Tips for Optimizing Immunofluorescence Protocols to Get the Best Image

Uses for immunofluorescence (IF)—where an antibody is conjugated to a molecule that fluoresces when excited by lasers— include protein localization, confirmation of post-translational modification or activation, and proximity to/complexing with other proteins. Immunocytochemistry (ICC) is a well-established technique that uses antibodies to bind to targets in cell samples, and Coons et al first described immunodetection using a fluorescent reporter molecule in 1942.  In addition to providing information about subcellular targets, combining immunofluorescence with immunocytochemistry produces some of the most compelling visual data in the life sciences.   In this guide, antibody scientists share what we’ve learned about getting the best possible image from your IF-ICC experiments.

Immunocytochemistry (ICC) locates proteins associated with neuronal nuclei, soma, and axons immunofluorescent staining of human cell line U-251 MG.

Figure 1. Immunocytochemistry (ICC) locates proteins associated with neuronal nuclei, soma, and axons (left). Right, immunofluorescent staining of human cell line U-251 MG.

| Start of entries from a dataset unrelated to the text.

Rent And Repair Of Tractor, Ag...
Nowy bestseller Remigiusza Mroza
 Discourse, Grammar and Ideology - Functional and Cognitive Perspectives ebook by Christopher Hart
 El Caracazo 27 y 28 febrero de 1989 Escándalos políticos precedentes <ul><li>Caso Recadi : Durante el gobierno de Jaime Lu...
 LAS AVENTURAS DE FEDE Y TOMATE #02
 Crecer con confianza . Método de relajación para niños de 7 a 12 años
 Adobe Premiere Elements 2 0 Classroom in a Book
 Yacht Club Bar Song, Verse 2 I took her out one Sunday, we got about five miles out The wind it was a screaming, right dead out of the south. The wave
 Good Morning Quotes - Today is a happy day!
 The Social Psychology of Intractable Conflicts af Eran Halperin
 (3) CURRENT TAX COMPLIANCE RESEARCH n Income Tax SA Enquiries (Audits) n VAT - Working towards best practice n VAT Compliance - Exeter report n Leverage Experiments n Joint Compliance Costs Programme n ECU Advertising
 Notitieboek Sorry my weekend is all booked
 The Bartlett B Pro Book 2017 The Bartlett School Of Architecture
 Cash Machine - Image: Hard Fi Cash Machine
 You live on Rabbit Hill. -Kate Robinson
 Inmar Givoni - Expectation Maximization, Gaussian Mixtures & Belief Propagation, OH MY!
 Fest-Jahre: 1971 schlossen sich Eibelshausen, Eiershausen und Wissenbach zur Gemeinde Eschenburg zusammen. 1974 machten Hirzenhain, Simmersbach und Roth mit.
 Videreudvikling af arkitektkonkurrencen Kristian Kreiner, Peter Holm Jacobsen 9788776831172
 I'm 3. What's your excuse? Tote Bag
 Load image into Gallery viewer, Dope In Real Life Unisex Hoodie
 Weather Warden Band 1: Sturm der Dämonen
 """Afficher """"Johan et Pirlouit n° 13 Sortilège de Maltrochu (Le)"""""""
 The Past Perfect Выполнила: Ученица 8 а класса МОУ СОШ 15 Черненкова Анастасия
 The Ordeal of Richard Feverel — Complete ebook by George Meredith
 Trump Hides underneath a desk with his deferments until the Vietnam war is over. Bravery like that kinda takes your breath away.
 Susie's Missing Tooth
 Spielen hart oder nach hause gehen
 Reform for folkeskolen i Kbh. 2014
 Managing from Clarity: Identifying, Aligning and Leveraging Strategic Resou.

Fluorescent immunodetection for ICC: step by step

IF-ICC follows some basic protocol steps, shown here for indirect staining:

Optimizing some steps of an immunofluorescence protocol may be needed in order to obtain the best results based on factors that include subcellular location of the target and antigen characteristics.

Sample Preparation: Regardless of cell growth format, successful IF-ICC imaging starts with harvesting healthy samples at the appropriate culture density.

Suspension cell types may be washed to remove media and resuspended, then stained in small volume tubes before mounting onto slides for microscopic examination.  Suspensions should first be examined microscopically for morphology and should not exceed the recommended confluency/titer for the cell line in order to be deemed suitable for immunocytochemistry. Healthy, subconfluent cultures will not be excessively turbid nor demonstrate yellowing indicating media acidification.  Cells should appear bright and rounded by microscopic examination. Percent viability may be determined by hemocytometer and trypan blue exclusion. Following washing, cells should be resuspended at 1 -2 x 106 cells/mL, whether for ICC staining in solution, or smear application for subsequent staining on slides specially treated to enhanced adhesion of cells.

When adherent cells are cultured (and perhaps treated) to examine the effect on target expression by IF-ICC, cells may be seeded onto chamber slides, which are slides optimized for optical imaging with single- or multiple-chamber superstructures affixed that allow the addition of media for culture. Chamber slides  permit transition directly from cell culture to probing and imaging.  Adherent cell types may also be seeded onto microscope slide coverslips immersed in media-filled wells, which are subsequently stained and mounted onto slides for imaging.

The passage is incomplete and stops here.